### Text segment
BEGIN

This article about a protest over a white teacher possibly teaching black history in the Cleveland area is pretty high in blogdex, so there’s a large amount of commentary out there if you want to look. I find it pretty freaky, I do understand that a black teacher probably has some insights into black history that a white teacher could not give, but the reaction is highly disproportionate to the problem in my opinion. This echoes something I saw on CSPAN a month ago, where Diane Ravitch was promoting her new book , and a black woman rose up and rambled for about 10 minutes how blacks should teach black history and women should teach about sufferage and so forth. Ravitch ignored the ramble and replied orthogonally to the question/assertion. Whites, especially liberals, tend not to hold the same standard of stupidity to minorities that they would their own group, mostly especially with blacks. If a white woman had gone on in a rant about this subject Ravitch would certainly have taken a time out and pointed out that this sort of preoccupation with identity over the core area being studied is part of what leads to political pressure on textbook makers in the first place. It is also a sympton of what I see most well developed in black Americans, but also starting to infuse the thinking of other minorities & women, a preoccupation with your own group to the extent that there seems a neglect of broader learning because it is unnatural and uninteresting. John McWhorter, a black man, has been one of the few to publically comment on this topic, both in and in . McWhorter recalls how some of his black linguistics buddies in grad school teased him for picking a topic relating to Russian dialects to do a presentation on, when he should have perhaps focused on Carribean pidgins or something “more appropriate.” He also criticizes well educated blacks like Randall Robinson who have contempt for classical learning that they consider “Eurocentric” but offer little in the way of alternatives [1].

END

### Instructions
a. Answer these questions from the post on the Cleveland protest:
(i) In which area did the protest over a white teacher possibly teaching black history take place?
(ii) On which channel did the writer see Diane Ravitch promoting her new book?
(iii) What topic did John McWhorter pick for a presentation in grad school?
b. Extend the post on the Cleveland protest by one paragraph, beginning after its last sentence.
The entries that come after the post on the Cleveland protest have no connection to it.

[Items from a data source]
BEGIN

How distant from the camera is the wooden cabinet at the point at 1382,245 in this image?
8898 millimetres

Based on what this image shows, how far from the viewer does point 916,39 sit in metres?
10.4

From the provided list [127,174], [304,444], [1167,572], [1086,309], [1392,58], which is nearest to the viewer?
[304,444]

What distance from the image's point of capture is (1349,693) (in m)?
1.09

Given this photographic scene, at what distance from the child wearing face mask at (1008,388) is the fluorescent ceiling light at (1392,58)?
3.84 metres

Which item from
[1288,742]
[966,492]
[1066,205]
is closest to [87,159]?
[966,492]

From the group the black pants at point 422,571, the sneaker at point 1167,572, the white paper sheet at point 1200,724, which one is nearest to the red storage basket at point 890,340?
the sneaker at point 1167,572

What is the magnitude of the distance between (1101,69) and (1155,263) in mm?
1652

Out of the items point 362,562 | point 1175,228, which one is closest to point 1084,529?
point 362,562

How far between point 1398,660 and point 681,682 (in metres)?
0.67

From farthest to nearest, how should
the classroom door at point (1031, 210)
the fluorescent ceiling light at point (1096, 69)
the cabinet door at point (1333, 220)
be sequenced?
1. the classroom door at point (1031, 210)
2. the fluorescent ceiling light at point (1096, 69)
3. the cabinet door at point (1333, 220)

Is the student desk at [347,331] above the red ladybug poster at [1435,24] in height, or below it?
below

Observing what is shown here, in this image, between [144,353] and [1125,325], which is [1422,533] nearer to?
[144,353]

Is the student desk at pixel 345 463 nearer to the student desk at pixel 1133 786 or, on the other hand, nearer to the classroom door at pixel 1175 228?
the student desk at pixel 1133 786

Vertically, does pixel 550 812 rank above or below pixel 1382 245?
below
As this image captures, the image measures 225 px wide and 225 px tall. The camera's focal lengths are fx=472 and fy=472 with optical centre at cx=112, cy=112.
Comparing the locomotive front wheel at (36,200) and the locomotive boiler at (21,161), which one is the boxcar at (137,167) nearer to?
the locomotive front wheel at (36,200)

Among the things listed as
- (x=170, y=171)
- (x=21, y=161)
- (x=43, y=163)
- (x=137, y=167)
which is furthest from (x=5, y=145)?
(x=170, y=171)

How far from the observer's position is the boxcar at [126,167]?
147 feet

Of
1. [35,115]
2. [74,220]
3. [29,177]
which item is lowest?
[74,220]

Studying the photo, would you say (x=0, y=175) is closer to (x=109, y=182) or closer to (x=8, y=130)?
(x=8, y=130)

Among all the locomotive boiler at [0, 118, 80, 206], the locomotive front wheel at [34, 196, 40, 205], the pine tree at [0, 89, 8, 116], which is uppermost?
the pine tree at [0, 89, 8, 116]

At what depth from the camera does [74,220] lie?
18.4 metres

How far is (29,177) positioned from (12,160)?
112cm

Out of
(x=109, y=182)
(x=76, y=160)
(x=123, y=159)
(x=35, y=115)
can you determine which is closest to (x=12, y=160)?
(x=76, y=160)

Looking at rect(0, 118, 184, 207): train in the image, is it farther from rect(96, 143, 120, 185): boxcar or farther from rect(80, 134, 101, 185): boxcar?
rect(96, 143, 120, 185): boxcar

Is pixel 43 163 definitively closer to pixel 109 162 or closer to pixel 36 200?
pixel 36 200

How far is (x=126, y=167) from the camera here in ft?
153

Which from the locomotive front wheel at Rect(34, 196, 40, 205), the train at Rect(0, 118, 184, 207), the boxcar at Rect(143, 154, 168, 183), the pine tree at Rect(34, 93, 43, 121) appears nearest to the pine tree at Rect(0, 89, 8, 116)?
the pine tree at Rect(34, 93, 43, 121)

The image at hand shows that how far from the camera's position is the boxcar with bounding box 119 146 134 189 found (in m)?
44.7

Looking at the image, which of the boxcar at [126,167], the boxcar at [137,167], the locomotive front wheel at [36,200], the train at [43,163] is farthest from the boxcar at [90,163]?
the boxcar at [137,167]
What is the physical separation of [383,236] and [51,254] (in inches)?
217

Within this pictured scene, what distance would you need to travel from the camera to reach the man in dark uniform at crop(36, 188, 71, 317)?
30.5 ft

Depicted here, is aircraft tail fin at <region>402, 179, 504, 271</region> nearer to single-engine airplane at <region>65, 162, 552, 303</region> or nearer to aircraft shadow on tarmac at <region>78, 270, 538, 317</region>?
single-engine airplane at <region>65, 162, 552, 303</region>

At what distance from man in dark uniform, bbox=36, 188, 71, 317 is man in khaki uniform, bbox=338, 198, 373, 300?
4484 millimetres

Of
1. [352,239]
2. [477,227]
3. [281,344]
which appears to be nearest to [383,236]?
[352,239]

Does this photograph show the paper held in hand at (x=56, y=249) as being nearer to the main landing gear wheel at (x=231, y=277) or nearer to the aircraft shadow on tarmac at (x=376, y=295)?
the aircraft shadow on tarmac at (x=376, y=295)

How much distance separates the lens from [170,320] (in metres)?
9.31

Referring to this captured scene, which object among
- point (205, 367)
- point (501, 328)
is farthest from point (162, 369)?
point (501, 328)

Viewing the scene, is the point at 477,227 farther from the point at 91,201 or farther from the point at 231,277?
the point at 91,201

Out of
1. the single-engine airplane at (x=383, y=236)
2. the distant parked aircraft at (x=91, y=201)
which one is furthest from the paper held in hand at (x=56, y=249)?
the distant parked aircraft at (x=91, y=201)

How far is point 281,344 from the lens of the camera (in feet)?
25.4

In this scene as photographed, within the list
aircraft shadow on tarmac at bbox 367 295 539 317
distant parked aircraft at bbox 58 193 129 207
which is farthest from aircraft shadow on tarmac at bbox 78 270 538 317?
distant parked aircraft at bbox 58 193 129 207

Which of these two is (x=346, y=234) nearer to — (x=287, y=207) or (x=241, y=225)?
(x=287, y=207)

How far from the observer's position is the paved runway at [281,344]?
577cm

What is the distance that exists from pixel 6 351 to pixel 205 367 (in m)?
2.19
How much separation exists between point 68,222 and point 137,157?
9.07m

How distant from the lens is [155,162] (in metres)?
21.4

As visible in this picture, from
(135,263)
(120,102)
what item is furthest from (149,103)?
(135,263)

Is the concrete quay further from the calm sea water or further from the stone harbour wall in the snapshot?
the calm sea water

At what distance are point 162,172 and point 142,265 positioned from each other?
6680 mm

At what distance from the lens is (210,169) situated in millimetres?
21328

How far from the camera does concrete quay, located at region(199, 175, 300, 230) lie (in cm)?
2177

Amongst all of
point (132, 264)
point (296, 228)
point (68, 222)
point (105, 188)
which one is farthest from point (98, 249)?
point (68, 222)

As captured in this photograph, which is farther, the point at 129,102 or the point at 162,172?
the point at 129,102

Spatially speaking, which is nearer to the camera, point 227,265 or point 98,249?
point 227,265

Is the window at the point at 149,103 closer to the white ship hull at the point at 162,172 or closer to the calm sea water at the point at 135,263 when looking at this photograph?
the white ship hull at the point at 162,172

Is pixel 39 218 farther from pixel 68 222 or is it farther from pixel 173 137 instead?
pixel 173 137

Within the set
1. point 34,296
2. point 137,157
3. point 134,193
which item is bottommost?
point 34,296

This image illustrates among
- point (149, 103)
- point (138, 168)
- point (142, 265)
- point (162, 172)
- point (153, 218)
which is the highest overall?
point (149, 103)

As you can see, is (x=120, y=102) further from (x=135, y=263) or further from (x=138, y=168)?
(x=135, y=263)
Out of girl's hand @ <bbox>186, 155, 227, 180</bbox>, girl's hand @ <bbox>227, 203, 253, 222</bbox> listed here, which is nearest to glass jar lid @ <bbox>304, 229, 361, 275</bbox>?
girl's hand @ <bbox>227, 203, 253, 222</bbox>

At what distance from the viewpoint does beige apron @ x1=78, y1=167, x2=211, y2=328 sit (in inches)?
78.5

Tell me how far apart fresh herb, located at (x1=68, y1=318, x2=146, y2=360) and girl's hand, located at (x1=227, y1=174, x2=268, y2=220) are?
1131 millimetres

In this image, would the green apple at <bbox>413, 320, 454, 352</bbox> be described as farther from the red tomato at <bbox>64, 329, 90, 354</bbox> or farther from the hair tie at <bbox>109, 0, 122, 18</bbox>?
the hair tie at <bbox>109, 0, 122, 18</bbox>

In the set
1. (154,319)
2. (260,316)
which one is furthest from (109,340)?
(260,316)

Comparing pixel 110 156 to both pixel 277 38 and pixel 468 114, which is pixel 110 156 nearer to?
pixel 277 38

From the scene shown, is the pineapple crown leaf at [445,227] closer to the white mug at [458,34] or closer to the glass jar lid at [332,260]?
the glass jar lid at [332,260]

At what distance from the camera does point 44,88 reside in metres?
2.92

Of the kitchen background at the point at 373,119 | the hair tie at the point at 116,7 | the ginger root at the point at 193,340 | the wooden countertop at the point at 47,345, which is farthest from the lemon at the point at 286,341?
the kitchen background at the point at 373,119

END

### Results
a.
(i) The Cleveland area.
(ii) CSPAN.
(iii) A topic relating to Russian dialects.

b.
More broadly interpreted, this gets to a topic that serves as part of Bernard Lewis’ overall thesis expressed in What Went Wrong and The Crisis of Islam, the lack of curiousity about other cultures and exoganous knowledge that seems prevelant in some areas of the world. Whether Lewis is right or wrong about Islamic culture, the broader question is important, and the assumptions that underlay it merit attention. Many non-white elites have traditionally looked to Europe after its post 18th century domination of the world as a model, intellectually and historically, schooled in the classics and well informed of the methodologies that took European the nations to the commanding heights in science and government. This does not mean a neglect of one’s own culture-Hindu barristers remained Hindu, Lee Kwan Yew might have been from an Anglophile family, but he remained committed to Confucian values and eventually schooled himself in Mandarin, while the elites of Latin America could both look to Europe for inspiration but maintain their own literary and artistic culture. Conversely Europeans have traditionally evinced a deep interest in the cultures that they surpassed and conquered, it was a European that discovered the relationship between Sanskrit and Latin & Greek, it was the West that rediscovered the ancient Near Eastern anquities lost to the memories of history, the examples are endless. Much of what we know about the breadth and depth of non-European cultures is because of Europeans.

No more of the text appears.